What is the BFF
BFF stands for Backend For Frontend. It’s a pattern coined by Sam Newman around 2015, and the core idea is simple: instead of building one general-purpose backend API for all clients, create a dedicated backend service for each user experience.
The way I see it, it’s a translator sitting between the frontend and backend. It knows what your frontend looks like, what data it needs, and when — then fetches everything from the backend, assembles it, and hands it back clean.

Why the BFF even exists
Think about a typical scenario from a few years back: your company starts with a desktop web app. All backend APIs are designed with that one web client in mind. Then mobile arrives — iOS and Android apps need to be built.
Here come the problems. Mobile screens are smaller, they can’t display as much information as desktop. The data requirements are completely different. Plus mobile needs to worry about battery, bandwidth, and data caps — things the desktop never cared about.
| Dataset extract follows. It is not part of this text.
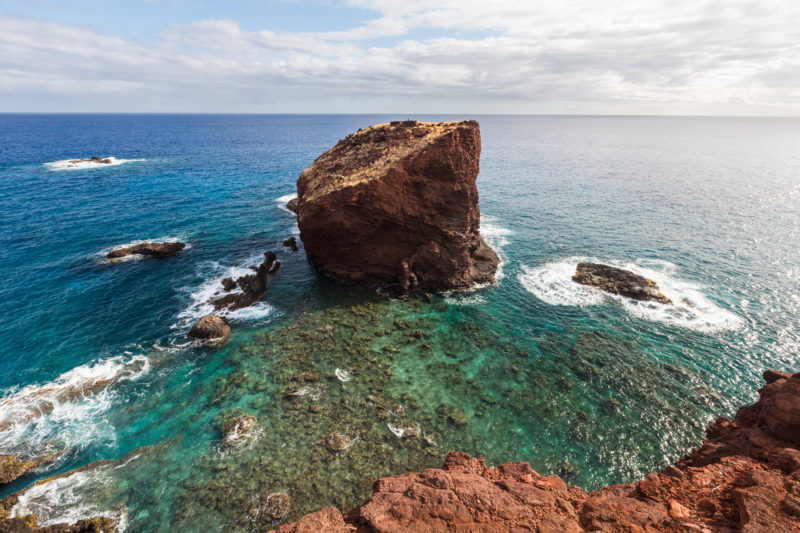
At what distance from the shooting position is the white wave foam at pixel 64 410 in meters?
21.3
The features themselves might differ too. On desktop you browse and order at your leisure. On mobile you might need barcode scanning for price comparison or in-store navigation. If the backend has just one general-purpose API, it either bloats up serving every client’s needs, or becomes a team bottleneck — every API change goes through a queue.
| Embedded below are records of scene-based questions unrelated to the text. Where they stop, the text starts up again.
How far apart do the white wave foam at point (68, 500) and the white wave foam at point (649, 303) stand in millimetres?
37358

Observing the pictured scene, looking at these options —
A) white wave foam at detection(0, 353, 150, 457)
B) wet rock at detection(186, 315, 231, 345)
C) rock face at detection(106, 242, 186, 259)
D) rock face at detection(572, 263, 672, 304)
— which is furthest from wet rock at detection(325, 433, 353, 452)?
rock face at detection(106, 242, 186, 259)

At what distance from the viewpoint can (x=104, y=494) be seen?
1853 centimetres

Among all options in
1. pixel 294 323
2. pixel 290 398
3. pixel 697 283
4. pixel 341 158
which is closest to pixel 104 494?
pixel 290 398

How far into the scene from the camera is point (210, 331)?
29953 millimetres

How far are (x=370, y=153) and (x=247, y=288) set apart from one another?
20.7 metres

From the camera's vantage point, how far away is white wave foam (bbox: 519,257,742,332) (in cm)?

That’s when the BFF pattern saves the day.
Core principles
There’s a line in Sam Newman’s original article that I really like: “one experience, one BFF.” One user experience maps to one backend service built for that frontend.
E-commerce example:
– Desktop web gets its own BFF service
– iOS app gets its own
– Android app gets its own
Each dedicated backend serves only its corresponding frontend. Data format, endpoint count, aggregation logic — all driven by what that frontend actually needs. No more “why does the Android feature break iOS endpoints?”
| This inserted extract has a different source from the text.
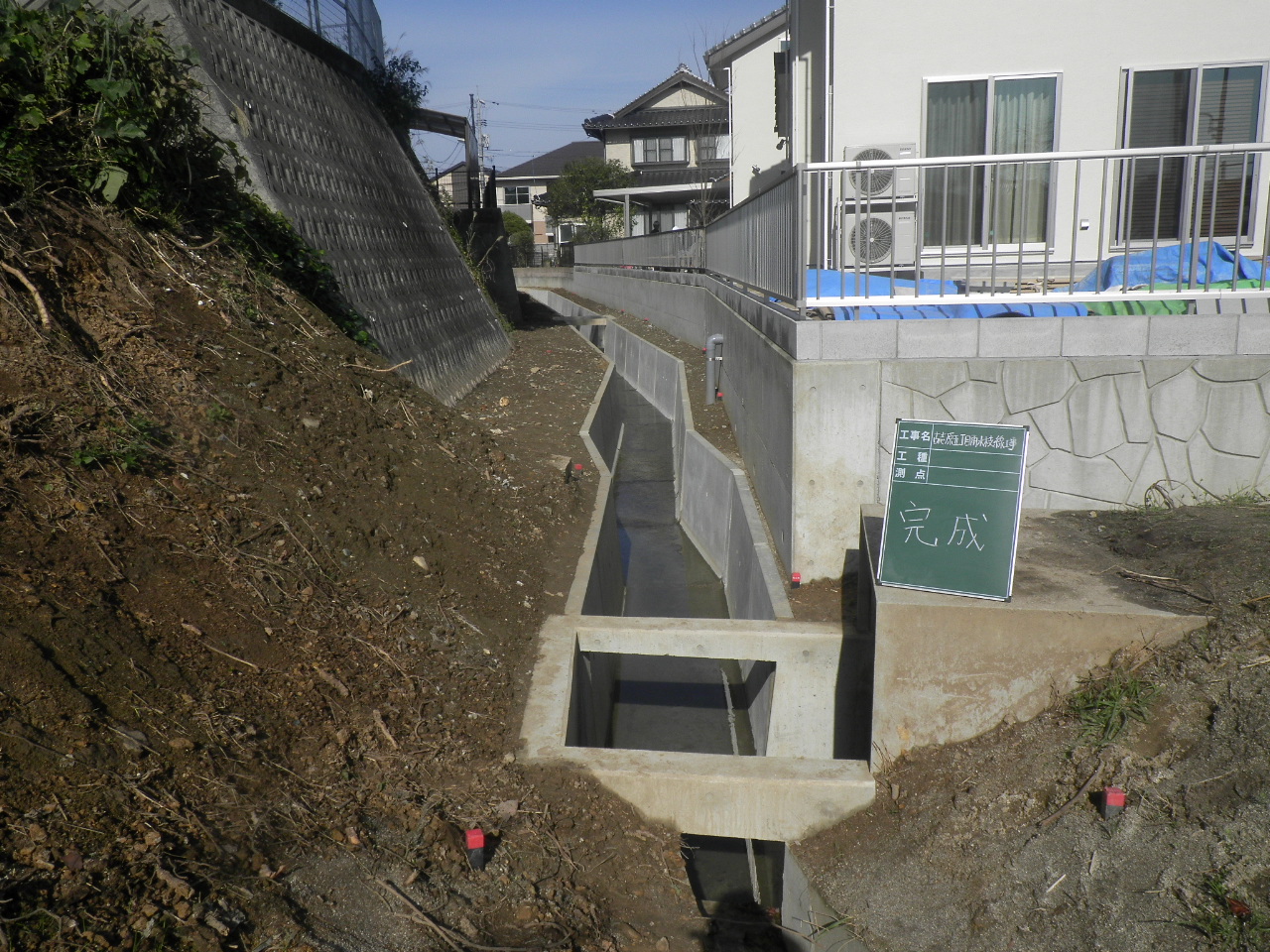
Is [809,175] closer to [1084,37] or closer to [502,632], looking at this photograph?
[502,632]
SoundCloud took a slightly different approach: iOS and Android shared one mobile layer, with a separate one for desktop. The catch is, if iOS and Android diverge significantly in user experience, sharing creates friction.
The better rule is: **align these services with team boundaries.** If one team owns both iOS and Android, one shared service is fine. Two independent teams? Keep them separate.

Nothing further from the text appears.